SNCF Mobilités demande au juge administratif de condamner solidairement ces sociétés à réparer le préjudice résultant du surcoût qu'elle a supporté sur ses achats, imputable à ces pratiques anticoncurrentielles.

Sur renvoi du Conseil d’Etat (CE 12 octobre 2020, req. n° 432811 - relire "Entente entre opérateurs : le prix à payer") la CAA de Paris se prononce sur la méthode d’évaluation du préjudice.. et son montant

Sur la durée de l’infraction, la CAA se réfère à la décision de la Commission européenne. Elle a découvert des indices révélant que le cartel reconstitué après la Seconde Guerre mondiale fonctionnait dès l'entrée en vigueur, le 1er janvier 1958, des règles de concurrence de la Communauté économique européenne. Mais elle a limité la procédure d'infraction à la période comprise entre octobre 1988 et décembre 1999, au cours de laquelle elle a recueilli de très nombreux éléments de preuve concernant une série ininterrompue de réunions régulières et d'autres types de contacts. La SNCF est donc fondée à demander la condamnation solidaire des entreprises et de leurs filiales pour la période comprise entre octobre 1988 et décembre 1999.

Sur l’évaluation du préjudice, la CAA de Paris rappelle que la réparation consiste à placer la partie lésée dans la situation où elle se serait trouvée si l'infraction ne s'était pas produite.

L'estimation des taux de surprix repose dès lors sur la comparaison des prix effectivement payés par la victime et des prix dits « contrefactuels » qu'elle aurait payés en l'absence de cartel. En l'espèce, le préjudice subi par la SNCF résulte donc de la différence entre le prix effectivement payé et celui qui aurait été acquitté en l'absence d'entente anticoncurrentielle, pour les acquisitions, tant auprès de sociétés ayant participé à l'entente que d'entreprises tierces.
La CAA considère que doivent être inclus dans l'assiette du préjudice tous les achats effectués en application des contrats conclus entre octobre 1988 et décembre 1999. La difficulté réside dans ce que la SNCF n'a pas pu présenter les documents contractuels ni les factures et commandes d'origine. Elle a produit quatre fichiers de données numériques répertoriant les commandes. Selon la CAA, ces données doivent être regardées comme suffisantes pour évaluer les taux de surprix, mais aussi pour déterminer l'assiette des achats à laquelle appliquer ces taux.

Pour déterminer les « taux de surprix », il y a lieu de retenir le modèle économétrique "pendant-après " permettant de comparer les prix réels observés pendant la période du cartel avec ceux pratiqués après son démantèlement, tout en tenant compte de plusieurs facteurs exogènes, tels que les fournisseurs homologués et les coûts de fabrication ayant pu influer sur les variations de prix, qui doivent être neutralisés.

S’agissant de la « progressivité du préjudice », la CAA de Paris rappelle si que la procédure d'infraction et de responsabilité des auteurs a été limitée à la période comprise entre octobre 1988 et décembre 1999, la Commission a relevé que le cartel fonctionnait, déjà en 1988, depuis de nombreuses années. Dans ces conditions, il n'y a pas lieu d'appliquer un taux progressif aux surprix moyens pour tenir compte de la montée en puissance du cartel au cours des premières années de la période de responsabilité retenue.

Au final, le montant du préjudice indemnisable résultant du taux de surprix et de l'érosion monétaire calculé selon la méthode d'actualisation s’élève à la somme totale de 4 041 936 euros.

········

_CONSIGNES_
**1)** Reproduisez à l'identique le passage du texte sur le préjudice de la SNCF qui va de « Au final, le » jusqu'à « 041 936 euros. ».
**2)** D'après le texte sur le préjudice de la SNCF, à quelle somme totale s'élève le montant du préjudice indemnisable ?
Les lignes qui suivent forment un matériau indépendant du texte.

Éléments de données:
········

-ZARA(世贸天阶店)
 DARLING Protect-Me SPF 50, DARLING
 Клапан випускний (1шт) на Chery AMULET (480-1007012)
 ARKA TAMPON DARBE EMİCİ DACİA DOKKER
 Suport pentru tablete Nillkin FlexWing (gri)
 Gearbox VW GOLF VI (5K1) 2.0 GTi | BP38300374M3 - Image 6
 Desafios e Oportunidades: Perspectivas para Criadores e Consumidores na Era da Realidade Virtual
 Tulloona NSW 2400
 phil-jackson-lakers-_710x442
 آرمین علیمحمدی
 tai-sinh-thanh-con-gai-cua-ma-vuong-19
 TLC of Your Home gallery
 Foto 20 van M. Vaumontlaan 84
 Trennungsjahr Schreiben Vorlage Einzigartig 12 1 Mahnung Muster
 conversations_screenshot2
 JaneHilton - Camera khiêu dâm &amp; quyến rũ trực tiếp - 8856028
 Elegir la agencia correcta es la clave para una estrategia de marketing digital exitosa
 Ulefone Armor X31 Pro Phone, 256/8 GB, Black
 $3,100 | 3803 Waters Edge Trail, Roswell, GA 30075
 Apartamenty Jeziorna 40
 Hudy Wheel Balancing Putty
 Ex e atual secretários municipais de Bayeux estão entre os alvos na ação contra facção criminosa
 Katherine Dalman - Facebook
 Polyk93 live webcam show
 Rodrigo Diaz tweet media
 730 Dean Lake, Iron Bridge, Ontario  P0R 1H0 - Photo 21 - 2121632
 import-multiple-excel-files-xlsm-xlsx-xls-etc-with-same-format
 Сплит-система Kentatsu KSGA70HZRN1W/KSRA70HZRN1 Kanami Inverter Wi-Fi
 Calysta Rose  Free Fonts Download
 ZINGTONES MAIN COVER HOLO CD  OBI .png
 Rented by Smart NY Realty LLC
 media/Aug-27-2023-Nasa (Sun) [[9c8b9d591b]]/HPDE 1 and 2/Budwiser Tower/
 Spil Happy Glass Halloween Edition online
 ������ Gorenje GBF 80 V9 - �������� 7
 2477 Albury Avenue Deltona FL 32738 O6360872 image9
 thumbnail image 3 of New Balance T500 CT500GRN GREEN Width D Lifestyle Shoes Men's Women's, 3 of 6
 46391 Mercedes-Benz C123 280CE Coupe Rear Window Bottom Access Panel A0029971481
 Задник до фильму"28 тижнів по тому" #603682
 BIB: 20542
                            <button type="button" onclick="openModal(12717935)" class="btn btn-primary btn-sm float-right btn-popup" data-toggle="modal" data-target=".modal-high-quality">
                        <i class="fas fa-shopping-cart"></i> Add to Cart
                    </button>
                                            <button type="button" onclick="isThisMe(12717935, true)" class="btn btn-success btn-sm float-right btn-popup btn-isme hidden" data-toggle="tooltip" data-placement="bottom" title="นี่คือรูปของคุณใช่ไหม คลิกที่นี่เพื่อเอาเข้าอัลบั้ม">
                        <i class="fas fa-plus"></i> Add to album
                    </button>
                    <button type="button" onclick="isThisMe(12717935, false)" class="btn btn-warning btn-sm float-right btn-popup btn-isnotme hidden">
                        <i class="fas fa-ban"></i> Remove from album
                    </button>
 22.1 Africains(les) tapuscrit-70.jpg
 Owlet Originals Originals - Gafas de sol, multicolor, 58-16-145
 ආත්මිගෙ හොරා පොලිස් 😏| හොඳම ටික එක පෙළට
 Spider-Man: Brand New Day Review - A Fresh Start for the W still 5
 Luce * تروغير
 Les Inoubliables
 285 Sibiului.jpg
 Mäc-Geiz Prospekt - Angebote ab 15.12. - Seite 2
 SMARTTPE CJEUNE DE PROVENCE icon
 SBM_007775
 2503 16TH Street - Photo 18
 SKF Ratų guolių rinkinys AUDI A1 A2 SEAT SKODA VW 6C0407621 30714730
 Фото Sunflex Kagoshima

········

_RÉSULTATS ATTENDUS_
**1)**
Au final, le montant du préjudice indemnisable résultant du taux de surprix et de l'érosion monétaire calculé selon la méthode d'actualisation s’élève à la somme totale de 4 041 936 euros.

**2)** 4 041 936 euros.